* _YANG DIMINTA_
(a) Bisakah Anda menuliskan ulang bagian berita tentang remisi bagi pembunuh jurnalis Prabangsa dari "Prabangsa lantas dibawa ke" sampai "lima hari kemudian.", tanpa mengubah satu kata pun?
(b) Bagaimana kelanjutan berita tentang remisi bagi pembunuh jurnalis Prabangsa setelah kalimat terakhirnya? Tuliskan lanjutannya.

* _KUTIPAN TERPILIH_
+ + +

Peduli Rakyat News|Jember, (28/1) - Presiden Joko Widodo memicu kekecewaan komunitas pers karena memberikan remisi terhadap Susrama, terpidana kasus pembunuhan jurnalis Radar Bali, AA Prabangsa. Keputusan itu tertuang dalam Kepres No. 29 tahun 2018 tentang Pemberian Remisi Perubahan dari Pidana Penjara Seumur Hidup Menjadi Pidana Sementara tertanggal 7 Desember 2018. Susrama merupakan satu dari 115 terpidana yang mendapatkan keringan hukuman tersebut.
Susrama diadili karena kasus pembunuhan terhadap Prabangsa, 9 tahun lalu. Pembunuhan itu terkait dengan berita-berita dugaan korupsi dan penyelewengan yang melibatkannya oleh Prabangsa di harian Radar Bali, dua bulan sebelumnya. Hasil penyelidikan polisi, pemeriksaan saksi dan barang bukti di persidangan menunjukkan bahwa Susrama adalah otak di balik pembunuhan itu. Ia diketahui memerintahkan anak buahnya menjemput Prabangsa di rumah orangtuanya di Taman Bali, Bangli, pada 11 Februari 2009 itu.
Prabangsa lantas dibawa ke halaman belakang rumah Susrama di Banjar Petak, Bebalang, Bangli. Di sanalah ia memerintahkan anak buahnya memukuli dan akhirnya menghabisi Prabangsa. Dalam keadaan bernyawa Prabangsa dibawa ke Pantai Goa Lawah, tepatnya di Dusun Blatung, Desa Pesinggahan, Kabupaten Klungkung. Prabangsa lantas dibawa naik perahu dan dibuang ke laut. Mayatnya ditemukan mengapung oleh awak kapal yang lewat di Teluk Bungsil, Bali, lima hari kemudian.
Untuk itu puluhan jurnalis yang tergabung dalam Aliansi Jurnalis Jember (AJI Jember, IJTI Tapal Kuda, dan FWLM Jember) menggelar aksi solidaritas dengan melakukan longmarch jalan mundur dan orasi di bundaran DPRD Jember.
Beberapa poster bertuliskan Cabut Remisi Pembunuh Jurnalis, Pembunuh Jurnalis = Penjahat HAM, Remisi Mengancam Kebebasan Pers, Batalkan Remisi kepada Pembunuh Jurnalis.

+ + +

* _ISI KUMPULAN DATA_
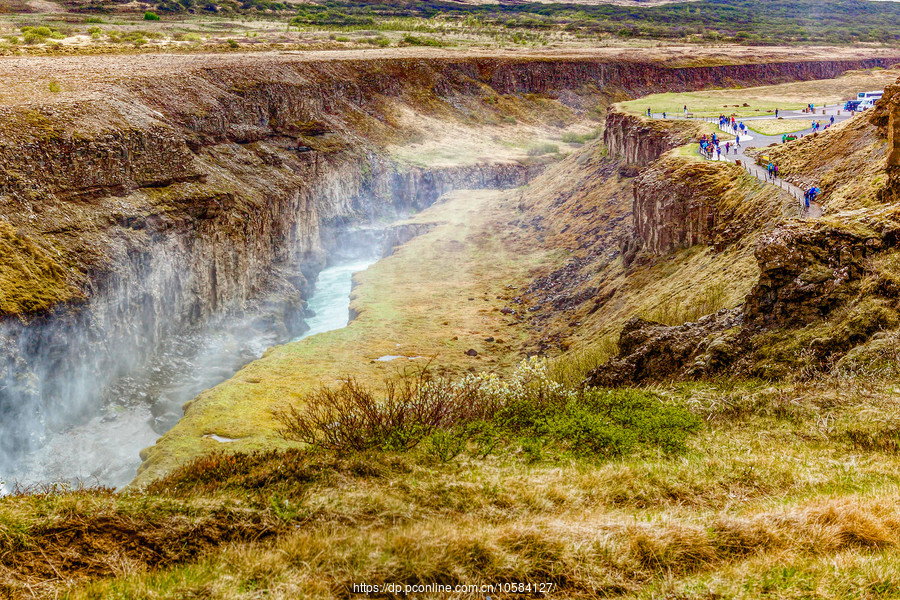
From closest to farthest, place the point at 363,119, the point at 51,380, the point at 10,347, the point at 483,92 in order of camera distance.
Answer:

+ + +

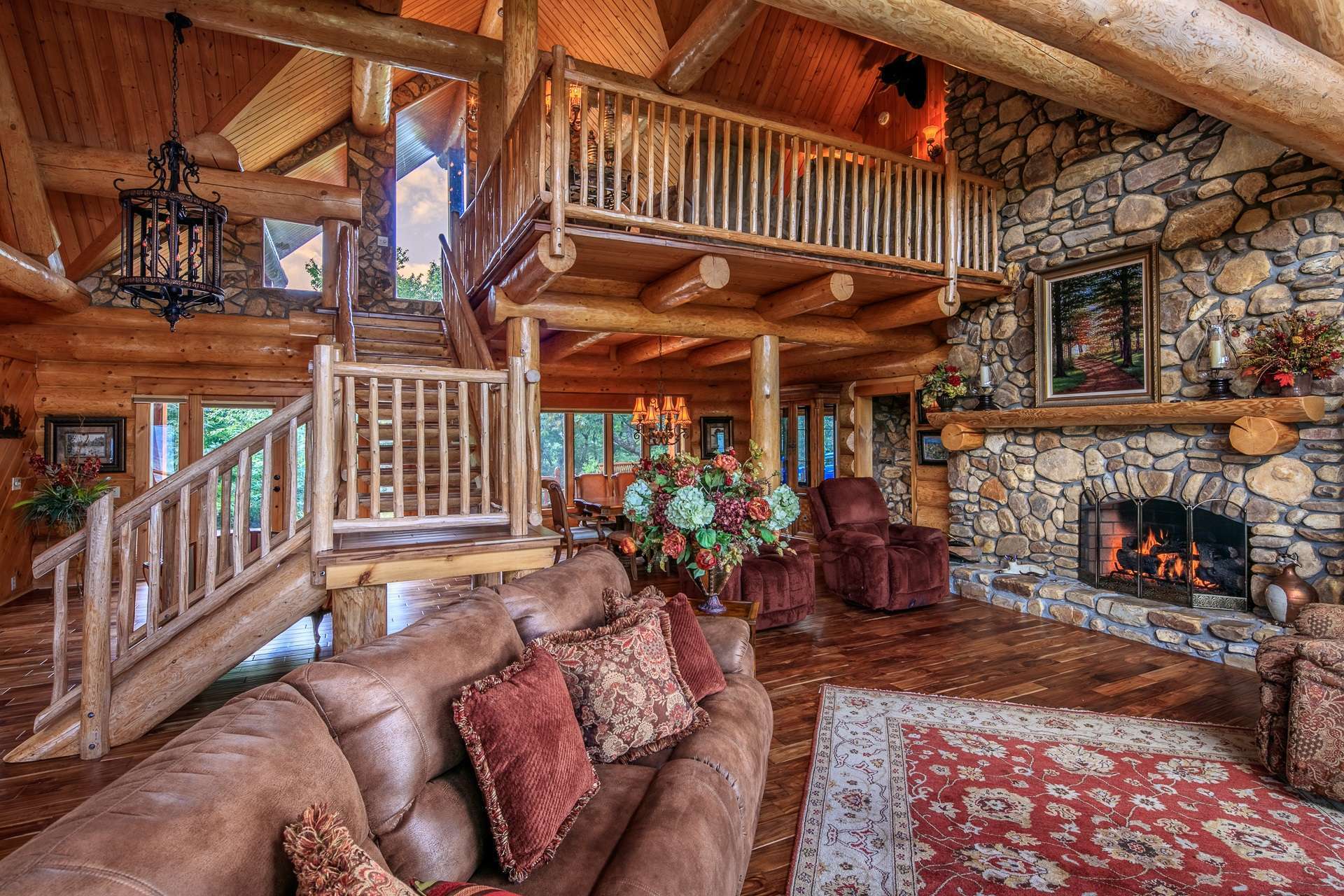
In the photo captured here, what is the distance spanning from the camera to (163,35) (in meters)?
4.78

+ + +

* _KUMPULAN JAWABAN_
(a)
Prabangsa lantas dibawa ke halaman belakang rumah Susrama di Banjar Petak, Bebalang, Bangli. Di sanalah ia memerintahkan anak buahnya memukuli dan akhirnya menghabisi Prabangsa. Dalam keadaan bernyawa Prabangsa dibawa ke Pantai Goa Lawah, tepatnya di Dusun Blatung, Desa Pesinggahan, Kabupaten Klungkung. Prabangsa lantas dibawa naik perahu dan dibuang ke laut. Mayatnya ditemukan mengapung oleh awak kapal yang lewat di Teluk Bungsil, Bali, lima hari kemudian.

(b)
Berdasarkan data yang dimiliki Aliansi Jurnalis Jember , kasus Prabangsa adalah satu dari banyak kasus pembunuhan jurnalis di Indonesia. Kasus Prabangsa adalah satu dari sedikit kasus yang sudah diusut. Sementara, 8 kasus lainnya belum tersentuh hukum. Delapan kasus itu, antara lain: Fuad M Syarifuddin (Udin), wartawan Harian Bernas Yogya (1996), pembunuhan Herliyanto, wartawan lepas harian Radar Surabaya (2006), kematian Ardiansyah Matrais, wartawan Tabloid Jubi dan Merauke TV (2010), dan kasus pembunuhan Alfrets Mirulewan, wartawan Tabloid Mingguan Pelangi di Pulau Kisar, Maluku Barat Daya (2010).
Berbeda dengan lainnya, kasus Prabangsa ini bisa diproses hukum dan pelakunya divonis penjara. Dalam sidang Pengadilan Negeri Denpasar 15 Februari 2010, hakim menghukum Susarama dengan divonis penjara seumur hidup. Sebanyak delapan orang lainnya yang ikut terlibat, juga dihukum dari 5 tahun sampai 20 tahun. Upaya mereka untuk banding tak membuahkan hasil. Pengadilan Tinggi Bali menolak upaya kesembilan terdakwa, April 2010. Keputusan ini diperkuat oleh hakim Mahkamah Agung pada 24 September 2010.
Kini Presiden Joko Widodo, melalui Kepres No. 29 tahun 2018, memberi keringanan hukuman kepada Susrama. Menanggapi keluarnya keputusan presiden itu, Aliansi Jurnalis Jember menyatakan sikap:
1. Mengecam kebijakan Presiden Joko Widodo yang memberikan remisi kepada pelaku pembunuhan keji terhadap jurnalis. Fakta persidangan jelas menyatakan bahwa pembunuhan ini terkait berita dan pembunuhannya dilakukan secara terencana. Susrama sudah dihukum ringan karena jaksa sebenarnya menuntutnya dengan hukuman mati, tapi hakim mengganjarnya dengan hukuman seumur hidup.
2. Kebijakan presiden yang mengurangi hukuman itu melukai rasa keadilan tidak hanya keluarga korban, tapi jurnalis di Indonesia.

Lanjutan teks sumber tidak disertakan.